Entahlah, padahal aku tengah memegang Akar, sebuah novel serial Supernovanya Dee yang tinggal beberapa lembar kecil habis termakan. Mataku, ah tidak, mungkin intuisi dari naluriku tertuju pada satu buku bertebal 1496 halaman. Sebuah Kamus Jawa Kuna-Indonesia yang berdiri, berderet di antara koleksi buku-bukuku yang masih amat minim. Kamus yang disusun oleh seorang pakar Jawa dan budayawan Indonesia berkebangsaan Belanda, PJ. Zoetmulder. Kamus yang sempat tersobek covernya dan kemudian diperbaiki oleh seseorang.
“Aku akan bersamanya kembali” pikirku seraya mengambil 6 buku lain: Sarwacastra jilid I & II, Purwacastra, Adiparwa, dan Bahasa Parwa I & II. Mata kuliah Pengkajian Prosa Jawa Kuna, kasusastraan bentuk kakawin yang terikat oleh matrum-matrum dengan Jawa Kuna sebagai media kebahasaannya. Bahasa turunan dari bahasa Sansekerta. Kalau boleh mengeluh, aku pikir mata kuliah berbau Jawa Kuna yang paling menguras keringat, mungkin karena ia tak lagi punya guru besar yang bisa dikorek-korek tanah intinya, yang ada hanya buku-buku peninggalan beliau-beliau yang bertahun cetak 1953, 1954, 1966 dan sebagainya. Buku yang saya pegang pun hampir keseluruhan hasil fotokopi, karena memang terlalu sepuh untuk didapatkan aslinya.

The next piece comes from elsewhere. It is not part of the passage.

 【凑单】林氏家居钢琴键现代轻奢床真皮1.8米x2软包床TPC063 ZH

Namun, bagaimana dengan hati? Bukankah ia jauh lebih sulit untuk dipelajari? Boten ding, salah, ia bahkan tidak dapat dipelajari, dan logika dalam otakku membenarkan itu. Hati, siapa yang tahu? Ia tidak bisa dibaca, tidak seperti kalimat berstruktur Jawa Kuna “Hana ta hangça lakistri, masabhā rikang talaga Kamudawati.” yang bisa diartikan “Ada angsa jantan-betina berkeliaran mencari makan di telaga Kumudawati.” Ia, hati itu, kata-katanya bahkan tidak punya kamus untuk dicari makna leksikalnya. Secara grametikal? Iya, mungkin bisa namun kembali bergantung konteks yang menyertainya. Dari segi sinkronik dan diakronik pun dia bisa jadi memiliki makna yang belainan. Dulu berujar A, sekarang berujar B atau bahkan langsung ke Z.

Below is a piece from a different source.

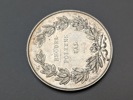 Silvermynt / Kastmynt, Oscar II Kröning 1873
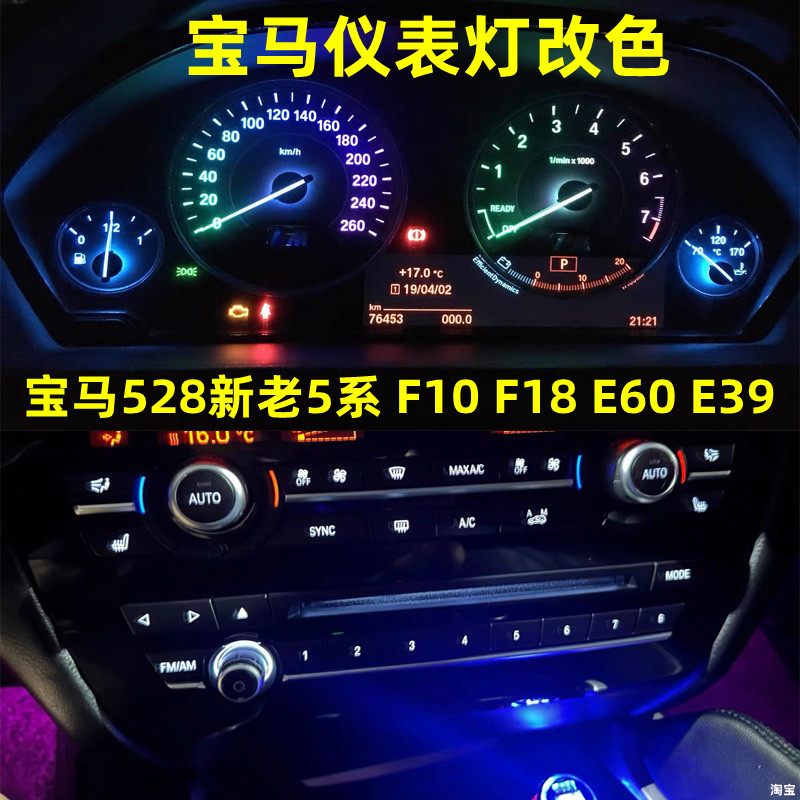 宝马528F10F18E60E39GT仪表灯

Ah entahlah, semakin nglantur saja huruf-huruf yang kutekan di atas keyboard, namun entah kenapa aku lega. Sekalipun remang di kepala, cukup mengingatkanku bahwa semua manusia sama. Kertas kosong yang bisa digores bahagia atau duka, amarah atau tawa, berganti-ganti, sewaktu-waktu. Kemarin malam aku jadi kanibal, malam ini jadi melankolis, besok jadi kodok. Siapa yang tahu?